Some alternative history: How far was Southeast Asia (Malay, Javanese, Hokkien Chinese et al.) from beating Europe for dominance of the oceans?
@Y: I just read Kroonen’s article for the second time, and he seems to be saying that this substrate borrowing happened in Europe, not Anatolia, showing that the first farmers that had fanned out across Europe from Anatolia spoke related languages.
Oh, right. Y must have meant to write “picked up by Hattic speakers in Anatolia, before they entered Europe.”
Guus Kroonen is also fifth inter the alia of this recent paper in Antiquity on the cultural transition from Funnel Beaker to Corded Ware in light of recent genetic evidence:
Kristiansen & al.: Re-theorising mobility and the formation of culture and language among the Corded Ware Culture in Europe.
Me: The language brought by the first farmers could very well have come with them all the way from all the way from the Golden Crescent
Heh. The language of the first poppy farmers.
Poppycock!
I remember seeing mentioned, in an otherwise quite informative and sober popular book about the Hittites, a “theory” that the Germanic tribe of the Chatti (ancestors of the modern Hessen) could have been descendants of the Hittites…
In that vein, the Austroasiatic influence in Europe clearly manifests in the name of Austria. 😉
Poppycock.
Me too! 🙂 It’ll be a few days before I can look up the citation.
Me too! It’ll be a few days before I can look up the citation.

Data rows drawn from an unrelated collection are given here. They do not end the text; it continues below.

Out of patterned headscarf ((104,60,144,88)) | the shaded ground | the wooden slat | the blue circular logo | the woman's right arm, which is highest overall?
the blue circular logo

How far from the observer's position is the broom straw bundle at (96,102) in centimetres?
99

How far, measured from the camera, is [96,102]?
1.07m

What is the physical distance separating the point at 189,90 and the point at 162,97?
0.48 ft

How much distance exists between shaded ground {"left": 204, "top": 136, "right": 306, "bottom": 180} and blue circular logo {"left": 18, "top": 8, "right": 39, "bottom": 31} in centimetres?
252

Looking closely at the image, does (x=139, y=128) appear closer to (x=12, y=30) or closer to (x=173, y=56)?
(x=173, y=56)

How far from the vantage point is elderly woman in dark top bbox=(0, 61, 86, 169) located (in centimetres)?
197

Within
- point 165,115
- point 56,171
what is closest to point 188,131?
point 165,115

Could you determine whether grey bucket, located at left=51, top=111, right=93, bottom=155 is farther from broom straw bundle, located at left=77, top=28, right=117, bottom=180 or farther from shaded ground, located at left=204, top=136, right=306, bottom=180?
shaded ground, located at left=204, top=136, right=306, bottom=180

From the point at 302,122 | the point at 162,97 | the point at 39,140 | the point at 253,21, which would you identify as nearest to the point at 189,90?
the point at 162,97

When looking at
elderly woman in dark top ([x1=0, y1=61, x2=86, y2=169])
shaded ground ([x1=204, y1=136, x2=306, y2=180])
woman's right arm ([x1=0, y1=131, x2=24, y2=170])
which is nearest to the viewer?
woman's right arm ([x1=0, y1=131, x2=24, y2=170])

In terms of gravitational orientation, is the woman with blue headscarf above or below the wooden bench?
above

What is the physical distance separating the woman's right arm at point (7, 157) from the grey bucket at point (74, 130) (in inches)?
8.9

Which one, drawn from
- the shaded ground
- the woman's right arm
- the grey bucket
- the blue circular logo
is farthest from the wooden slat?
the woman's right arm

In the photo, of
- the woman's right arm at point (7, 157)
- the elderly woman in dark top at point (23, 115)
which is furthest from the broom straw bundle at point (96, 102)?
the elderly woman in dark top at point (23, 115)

I checked – it’s Johannes Lehman, “Die Hethiter. Volk der tausend Götter”. In my edition (Bertelsmann, no publication year mentioned, but I got it in 1977) the theory is mentioned on pp. 76-77.
That’s the one.
I remember it’s mentioned together with the idea that the Hittites being mundfaul und labialschwach – using the cuneiform signs for aspirated, voiced and emphatic consonants at random, because evidently they had no such distinctions in their language – was inherited from a Swabian ancestry! 😀 Lehman presented it for its amusement value.
inherited from a Swabian ancestry
Saxonian (I just re-read it, that’s why I know.).
I had forgotten which end of the Inderior German Gonsonant Weagening it was.